You can learn more about the author at his website.
Colin Specter is about to be a teen sensation. He’s just signed a record deal which will see him climb the dizzying heights of fame. However he’s framed by the Christos family for a drugs deal and winds up in prison, in the process mutilated, loses his voice and his girl, Zooey.
Fast forward seven years and Specter is getting out of jail and he’s looking to even the score.
Wake The Undertaker is Clifford’s debut novel. I find that really hard to believe because this is a really well written, hugely compelling story which I struggled to put down and feels like it’s been generated by someone with years of experience under their belt.
When Specter goes into jail he’s a lightweight, when he emerges he’s a different man. Literally toughened and hardened. He’s quickly drawn into what appears to be a gang war within the Christos family. The father (the Old Man) appears to be legitimising himself, now a philanthropist rather than drug supplier, and he’s running for mayor. The son, Gabriel, who was present when Specter was set up, is a mess and spiralling out of control.
There are two aspects that make this book so interesting. First, it’s not a simple case of revenge. For a reason Specter can’t explain to himself he starts to help his tormentor, Gabriel, against the Old Man and we follow him during the journey, as he learns to be someone else. He unravels a mystery whilst fighting for survival and rediscovering himself in the outside world where he’s no longer what he was. Throw in love interest Zooey, who’s also tied up with the Christos’ and it’s a non-stop rollercoaster in the underbelly of Bay City.

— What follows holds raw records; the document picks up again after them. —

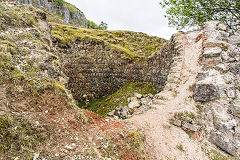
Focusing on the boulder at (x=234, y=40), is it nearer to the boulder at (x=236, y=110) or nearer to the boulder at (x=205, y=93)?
the boulder at (x=205, y=93)

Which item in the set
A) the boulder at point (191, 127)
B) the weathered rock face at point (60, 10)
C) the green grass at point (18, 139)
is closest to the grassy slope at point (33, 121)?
the green grass at point (18, 139)

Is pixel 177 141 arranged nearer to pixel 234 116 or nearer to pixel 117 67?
pixel 234 116

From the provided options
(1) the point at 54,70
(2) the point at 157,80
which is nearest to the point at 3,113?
(1) the point at 54,70

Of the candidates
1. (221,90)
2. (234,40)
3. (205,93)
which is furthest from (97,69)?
(234,40)

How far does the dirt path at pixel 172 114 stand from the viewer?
7.05 metres

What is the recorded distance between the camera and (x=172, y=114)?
9336 mm

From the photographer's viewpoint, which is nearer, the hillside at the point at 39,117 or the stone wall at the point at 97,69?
the hillside at the point at 39,117

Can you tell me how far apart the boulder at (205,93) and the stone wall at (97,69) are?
12854 millimetres

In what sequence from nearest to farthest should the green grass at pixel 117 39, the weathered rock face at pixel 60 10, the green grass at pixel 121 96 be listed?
the green grass at pixel 121 96
the green grass at pixel 117 39
the weathered rock face at pixel 60 10

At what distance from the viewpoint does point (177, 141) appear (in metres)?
7.75

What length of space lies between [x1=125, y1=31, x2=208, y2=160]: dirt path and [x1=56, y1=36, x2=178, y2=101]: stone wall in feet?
31.1

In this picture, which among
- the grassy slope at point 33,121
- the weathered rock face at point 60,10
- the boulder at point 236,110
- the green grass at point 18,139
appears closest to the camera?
the green grass at point 18,139

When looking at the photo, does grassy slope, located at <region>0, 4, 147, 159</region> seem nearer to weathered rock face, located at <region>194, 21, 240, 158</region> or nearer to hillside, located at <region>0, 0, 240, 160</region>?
hillside, located at <region>0, 0, 240, 160</region>

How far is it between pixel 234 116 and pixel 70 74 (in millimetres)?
22218
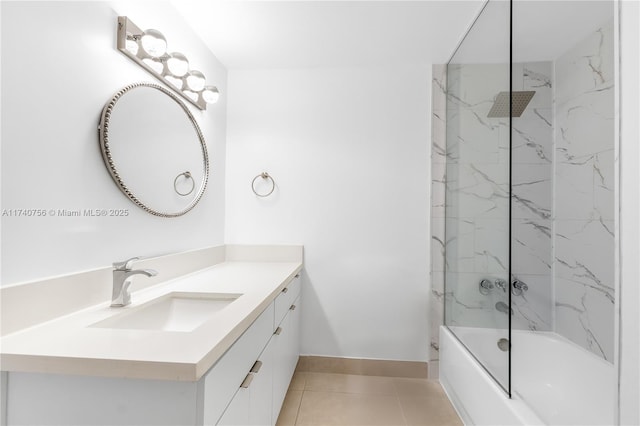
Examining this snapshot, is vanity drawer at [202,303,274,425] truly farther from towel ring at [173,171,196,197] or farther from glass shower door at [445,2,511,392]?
glass shower door at [445,2,511,392]

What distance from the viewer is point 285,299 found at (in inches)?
73.4

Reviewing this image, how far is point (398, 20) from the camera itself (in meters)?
1.88

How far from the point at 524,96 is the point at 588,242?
32.8 inches

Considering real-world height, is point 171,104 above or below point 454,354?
above

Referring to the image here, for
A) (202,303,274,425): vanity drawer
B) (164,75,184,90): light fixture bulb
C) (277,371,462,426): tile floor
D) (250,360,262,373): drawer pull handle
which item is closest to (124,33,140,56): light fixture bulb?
(164,75,184,90): light fixture bulb

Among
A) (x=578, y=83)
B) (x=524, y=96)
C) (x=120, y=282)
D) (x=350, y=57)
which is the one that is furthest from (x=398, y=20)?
(x=120, y=282)

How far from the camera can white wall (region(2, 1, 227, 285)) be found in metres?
0.94

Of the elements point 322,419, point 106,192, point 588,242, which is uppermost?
point 106,192

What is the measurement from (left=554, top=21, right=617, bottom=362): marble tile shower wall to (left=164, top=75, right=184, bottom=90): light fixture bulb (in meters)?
1.94

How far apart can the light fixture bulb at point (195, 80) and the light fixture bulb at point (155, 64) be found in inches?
7.0

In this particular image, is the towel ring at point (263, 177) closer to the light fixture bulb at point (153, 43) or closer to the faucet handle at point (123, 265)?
the light fixture bulb at point (153, 43)

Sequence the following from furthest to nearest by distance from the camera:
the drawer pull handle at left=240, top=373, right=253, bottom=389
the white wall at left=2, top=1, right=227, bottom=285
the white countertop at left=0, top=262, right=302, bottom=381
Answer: the drawer pull handle at left=240, top=373, right=253, bottom=389
the white wall at left=2, top=1, right=227, bottom=285
the white countertop at left=0, top=262, right=302, bottom=381

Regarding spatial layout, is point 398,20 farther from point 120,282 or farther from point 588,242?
point 120,282

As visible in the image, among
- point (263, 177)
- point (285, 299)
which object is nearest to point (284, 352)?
point (285, 299)
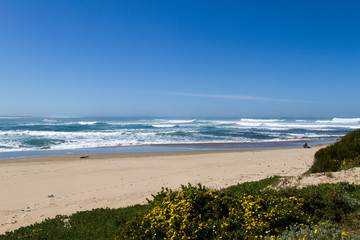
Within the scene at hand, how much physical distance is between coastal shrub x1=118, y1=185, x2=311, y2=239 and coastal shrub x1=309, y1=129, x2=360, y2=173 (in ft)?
17.7

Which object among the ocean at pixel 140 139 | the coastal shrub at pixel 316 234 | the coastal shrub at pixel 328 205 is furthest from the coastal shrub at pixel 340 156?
the ocean at pixel 140 139

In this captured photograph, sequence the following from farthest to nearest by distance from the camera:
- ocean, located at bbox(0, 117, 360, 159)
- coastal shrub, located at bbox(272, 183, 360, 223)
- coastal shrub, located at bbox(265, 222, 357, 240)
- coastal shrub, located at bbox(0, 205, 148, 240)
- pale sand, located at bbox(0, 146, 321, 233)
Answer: ocean, located at bbox(0, 117, 360, 159) < pale sand, located at bbox(0, 146, 321, 233) < coastal shrub, located at bbox(0, 205, 148, 240) < coastal shrub, located at bbox(272, 183, 360, 223) < coastal shrub, located at bbox(265, 222, 357, 240)

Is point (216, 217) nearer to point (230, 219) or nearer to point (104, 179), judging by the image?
point (230, 219)

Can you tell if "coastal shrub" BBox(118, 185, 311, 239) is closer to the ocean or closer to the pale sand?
the pale sand

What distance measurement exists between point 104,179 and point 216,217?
8275mm

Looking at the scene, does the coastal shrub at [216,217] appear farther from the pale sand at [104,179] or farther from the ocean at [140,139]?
the ocean at [140,139]

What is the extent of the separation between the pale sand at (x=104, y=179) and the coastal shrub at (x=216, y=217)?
3.61m

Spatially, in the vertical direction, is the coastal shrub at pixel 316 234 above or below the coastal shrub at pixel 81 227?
above

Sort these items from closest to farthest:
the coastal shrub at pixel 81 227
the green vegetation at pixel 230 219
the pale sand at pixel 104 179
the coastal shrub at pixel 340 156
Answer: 1. the green vegetation at pixel 230 219
2. the coastal shrub at pixel 81 227
3. the pale sand at pixel 104 179
4. the coastal shrub at pixel 340 156

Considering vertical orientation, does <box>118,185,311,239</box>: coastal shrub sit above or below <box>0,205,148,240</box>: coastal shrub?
above

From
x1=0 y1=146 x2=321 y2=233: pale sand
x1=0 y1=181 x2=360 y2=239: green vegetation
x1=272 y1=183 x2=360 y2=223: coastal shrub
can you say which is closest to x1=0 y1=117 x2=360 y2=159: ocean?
x1=0 y1=146 x2=321 y2=233: pale sand

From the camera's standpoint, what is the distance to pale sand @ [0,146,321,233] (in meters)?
8.07

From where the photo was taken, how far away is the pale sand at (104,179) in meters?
8.07

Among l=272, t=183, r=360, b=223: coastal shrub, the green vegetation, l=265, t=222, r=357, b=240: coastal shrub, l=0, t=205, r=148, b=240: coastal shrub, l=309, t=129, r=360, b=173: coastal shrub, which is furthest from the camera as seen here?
l=309, t=129, r=360, b=173: coastal shrub
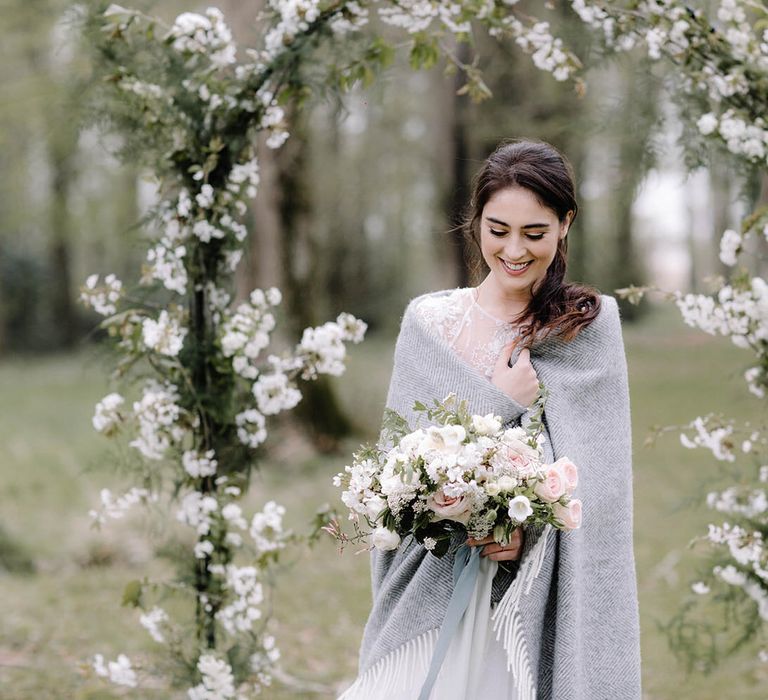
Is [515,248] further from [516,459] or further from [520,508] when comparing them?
[520,508]

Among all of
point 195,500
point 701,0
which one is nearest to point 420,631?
point 195,500

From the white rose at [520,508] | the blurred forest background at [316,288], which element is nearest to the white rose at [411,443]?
the white rose at [520,508]

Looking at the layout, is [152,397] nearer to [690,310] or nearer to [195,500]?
[195,500]

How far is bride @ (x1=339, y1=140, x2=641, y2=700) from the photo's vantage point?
253 centimetres

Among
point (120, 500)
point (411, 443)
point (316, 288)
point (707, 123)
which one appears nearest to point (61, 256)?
point (316, 288)

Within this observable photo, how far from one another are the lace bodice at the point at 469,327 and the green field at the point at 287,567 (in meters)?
1.04

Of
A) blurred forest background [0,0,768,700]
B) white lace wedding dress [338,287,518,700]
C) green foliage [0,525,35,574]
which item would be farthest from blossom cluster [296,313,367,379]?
green foliage [0,525,35,574]

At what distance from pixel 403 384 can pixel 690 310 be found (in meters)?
1.18

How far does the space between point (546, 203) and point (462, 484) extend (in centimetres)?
85

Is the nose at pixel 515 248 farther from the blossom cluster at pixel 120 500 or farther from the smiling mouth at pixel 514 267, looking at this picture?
the blossom cluster at pixel 120 500

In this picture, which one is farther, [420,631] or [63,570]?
[63,570]

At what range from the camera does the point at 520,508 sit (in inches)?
87.4

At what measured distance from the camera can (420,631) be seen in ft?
8.77

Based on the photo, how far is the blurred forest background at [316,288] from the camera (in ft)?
16.0
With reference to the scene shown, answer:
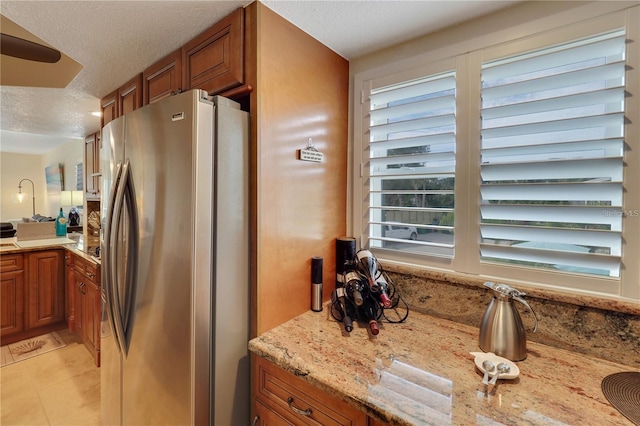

Second is Clifford’s voice. The prose and the descriptions used are a really rich tapestry against which the story unfolds. For example Specter has just left jail and is inspecting his new digs:
I took a look at my new home. Nursery blue wallpaper, rotting yellow and brown like lifelong tobacco stains, curling around the edges and peppered with graffiti. A bureau minus three drawers, infested with bugs and butane scars. Carpet worn out in fat swathes. Blood speckles on the ceiling. A sink for a toilet. Places like the Alkan don’t have in-room bathrooms. The can is down the hall and usually plugged by some junkie. So you piss in the sink.
Terse and to the point, which is how I like it. Excellent book, excellent writing. I’d love to say more, but I don’t think I can do Wake The Undertaker proper justice.